Can't start sshd at boot time on a specific address

[Xosted]

Hi,

I'm simply trying to set sshd to listen to a specific IP address on the box, but this is what I get.

sshd_enable="YES"

no issue with this line in /etc/rc.conf. The system boots and sshd starts.
If I add to /etc/ssh/sshd_config this:

ListenAddress 192.168.0.197

Then sshd fails at boot time because

error: Bind to port 22 on 192.168.0.197 failed: Can't assign requested address.
fatal: Cannot bind any address.

But if at that stage, after login, I just:
[CMD=""]/etc/rc.d/sshd start[/CMD]

then sshd starts, without changing anything.

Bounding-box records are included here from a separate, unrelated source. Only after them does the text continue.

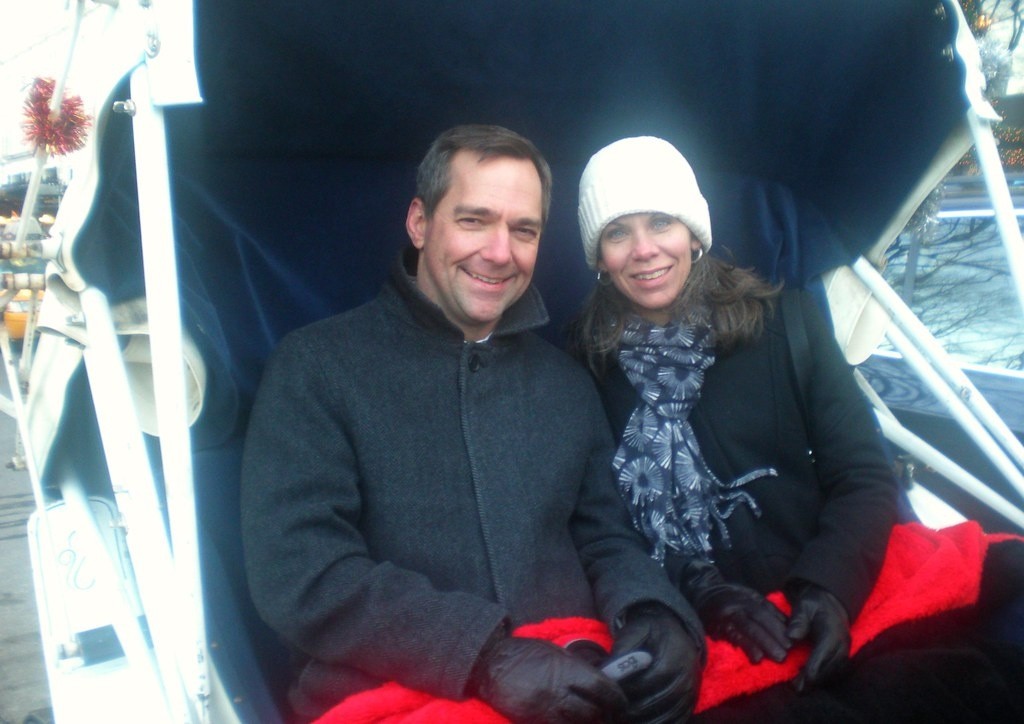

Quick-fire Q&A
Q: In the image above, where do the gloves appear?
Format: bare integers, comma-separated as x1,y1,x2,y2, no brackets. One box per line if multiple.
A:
479,637,627,724
684,568,796,667
786,584,853,695
609,608,702,723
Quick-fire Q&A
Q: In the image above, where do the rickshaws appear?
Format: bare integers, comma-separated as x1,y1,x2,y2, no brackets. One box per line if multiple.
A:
0,1,1024,724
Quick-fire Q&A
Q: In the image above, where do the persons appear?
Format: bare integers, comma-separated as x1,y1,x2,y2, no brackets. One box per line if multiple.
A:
239,125,709,724
561,137,1024,724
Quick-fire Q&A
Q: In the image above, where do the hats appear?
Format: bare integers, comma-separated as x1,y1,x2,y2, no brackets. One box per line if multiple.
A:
578,135,712,272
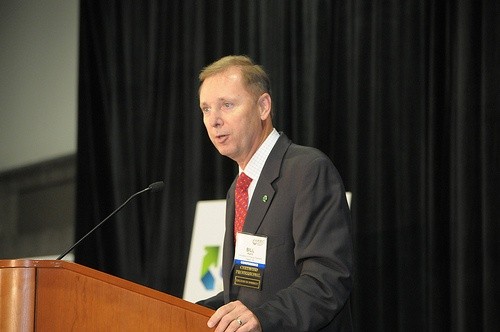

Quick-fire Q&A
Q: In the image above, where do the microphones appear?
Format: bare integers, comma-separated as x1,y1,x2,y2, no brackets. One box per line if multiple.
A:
57,181,166,259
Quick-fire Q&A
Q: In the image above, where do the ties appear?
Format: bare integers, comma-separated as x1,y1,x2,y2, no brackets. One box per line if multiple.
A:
232,172,253,247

How can I fix that so sshd will accept to start with a specific IP address to listen to?

Thank you

 

[DutchDaemon]

Do you get that IP address from DHCP? Then use SYNCDHCP instead of DHCP in /etc/rc.conf.

 

[mcochris]

I'm having the same problem and SYNCDHCP didn't fix it. (9.1-RELEASE) My /etc/rc.conf:

hostname="jetway.mydomain"
ifconfig_em0="SYNCDHCP"
sshd_enable="YES"
sshd_flags="-o ListenAddress=`ifconfig em0 | grep inet | cut -d ' ' -f 2`"

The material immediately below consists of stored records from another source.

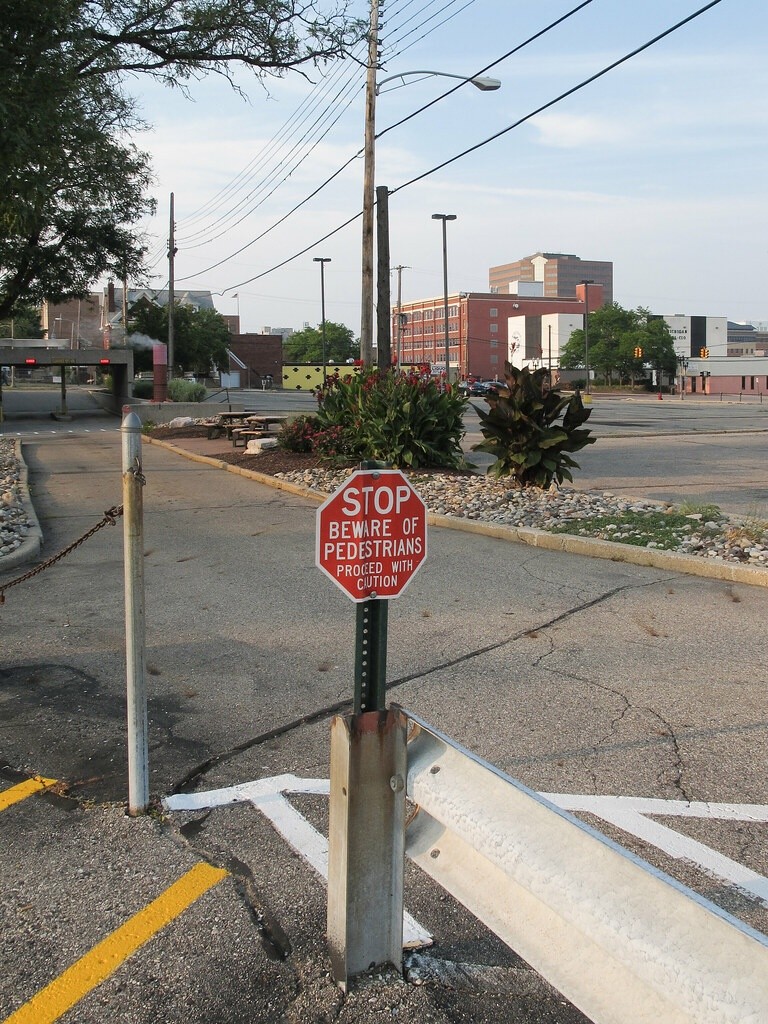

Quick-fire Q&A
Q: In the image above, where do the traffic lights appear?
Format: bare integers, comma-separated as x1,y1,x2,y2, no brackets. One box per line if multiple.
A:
700,348,705,358
639,347,643,358
707,372,711,377
705,349,710,359
700,371,704,377
634,347,638,358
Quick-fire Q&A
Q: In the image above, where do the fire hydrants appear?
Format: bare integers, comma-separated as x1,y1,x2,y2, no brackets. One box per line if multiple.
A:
657,391,663,400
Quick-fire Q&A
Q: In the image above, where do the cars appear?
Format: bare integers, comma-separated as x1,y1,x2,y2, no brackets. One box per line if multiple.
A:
481,382,510,395
457,381,487,397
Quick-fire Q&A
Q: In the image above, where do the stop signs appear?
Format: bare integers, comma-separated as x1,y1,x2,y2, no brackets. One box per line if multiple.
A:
313,469,429,605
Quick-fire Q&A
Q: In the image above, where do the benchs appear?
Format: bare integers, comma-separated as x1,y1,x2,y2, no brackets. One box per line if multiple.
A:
232,428,270,447
239,430,284,449
201,422,233,440
222,424,264,440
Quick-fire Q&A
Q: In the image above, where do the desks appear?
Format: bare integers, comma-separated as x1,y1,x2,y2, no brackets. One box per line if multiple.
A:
218,411,258,438
246,416,289,442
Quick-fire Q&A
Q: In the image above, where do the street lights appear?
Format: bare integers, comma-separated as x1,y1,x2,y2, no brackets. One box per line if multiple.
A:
431,214,457,398
55,317,75,349
579,279,595,396
313,257,331,389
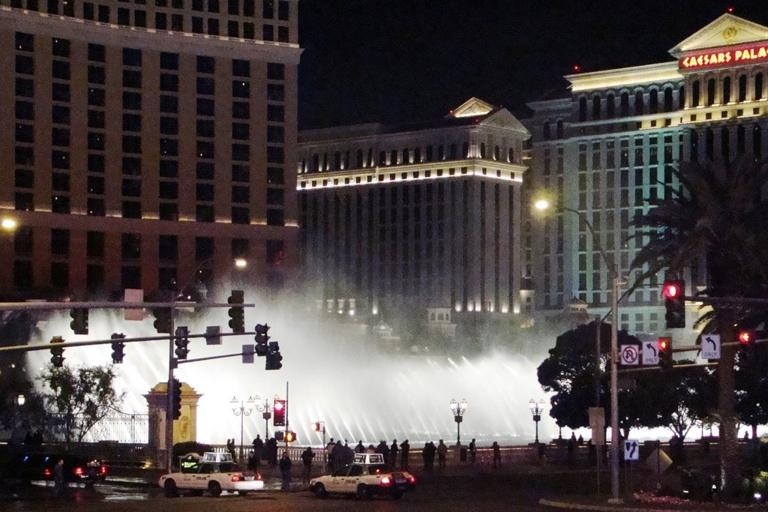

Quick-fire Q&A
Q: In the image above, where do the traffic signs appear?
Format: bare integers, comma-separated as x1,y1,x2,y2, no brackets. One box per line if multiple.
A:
700,334,720,360
641,341,658,365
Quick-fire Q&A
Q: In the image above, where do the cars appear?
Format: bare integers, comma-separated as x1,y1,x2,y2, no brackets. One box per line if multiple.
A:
349,451,383,465
309,463,416,501
158,460,264,497
9,447,111,487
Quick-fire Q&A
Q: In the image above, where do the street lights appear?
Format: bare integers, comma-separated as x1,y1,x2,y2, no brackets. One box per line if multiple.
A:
532,196,620,507
255,394,280,445
69,296,88,335
449,397,467,447
230,396,254,460
528,398,546,444
50,335,66,365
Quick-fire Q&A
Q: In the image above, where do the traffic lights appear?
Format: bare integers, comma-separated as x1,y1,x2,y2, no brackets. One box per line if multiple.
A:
658,336,672,368
226,290,246,335
285,430,296,443
175,326,190,359
739,330,757,369
153,298,171,333
265,341,282,370
110,334,126,364
254,324,270,356
273,400,285,426
663,279,686,329
167,379,181,420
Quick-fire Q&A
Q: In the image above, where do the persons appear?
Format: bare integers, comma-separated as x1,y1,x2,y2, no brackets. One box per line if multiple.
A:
677,447,691,502
227,433,278,473
324,437,502,478
743,430,749,441
567,429,598,470
300,446,316,488
702,440,712,459
50,457,68,497
669,435,682,466
279,451,292,491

When the system boots, sshd is not started. I see

jetway root: /etc/rc: WARNING: failed to start sshd

in /var/log/messages.

But if I do # service sshd start from the console after the system boots, sshd starts with the appropriate ListenAddress IP address.

The shell commands after ListenAddress get the IP address assigned by DHCP.

I tried adding

early_late_divider="NETWORKING"

to /etc/rc.conf, but that didn't change anything.

Thank you.

 

[phoenix]

Read the rc.conf(5) man page sections for netwait_*. Specifically the netwait_enable, netwait_ip sections. Add those to your /etc/rc.conf file and everything should work. The boot process will stop until a successful ping of netwait_ip occurs, meaning the network is up and configured.

 

[mcochris]

Thanks @phoenix. Unfortunately that didn't work either. Didn't seem to have any effect, no new/fewer errors. I tried using the gateway and OpenDNS IP's for the netwait_ip, nothing seemed to have any effect.

FYI - when the PC boots, the sshd_flags hack I described above doesn't work. It seems the ifconfig command doesn't work yet or doesn't have an "inet" line yet. But service commands executed after boot work fine - they re-read rc.conf and the shell script works as hoped.

I'm able to work around the issue by putting the following line in root's crontab:

@reboot sleep 5; service syslog start; service sshd start;

 

[ShelLuser]

Now, maybe I'm seeing things too simplistic here but if you're using DHCP then I somewhat doubt that the server is using multiple network interfaces. So why insist on having sshd listen on that one single yet-to-be-determined IP address instead of letting it use everything available? So simply not configuring any listen address so that it will use all addresses?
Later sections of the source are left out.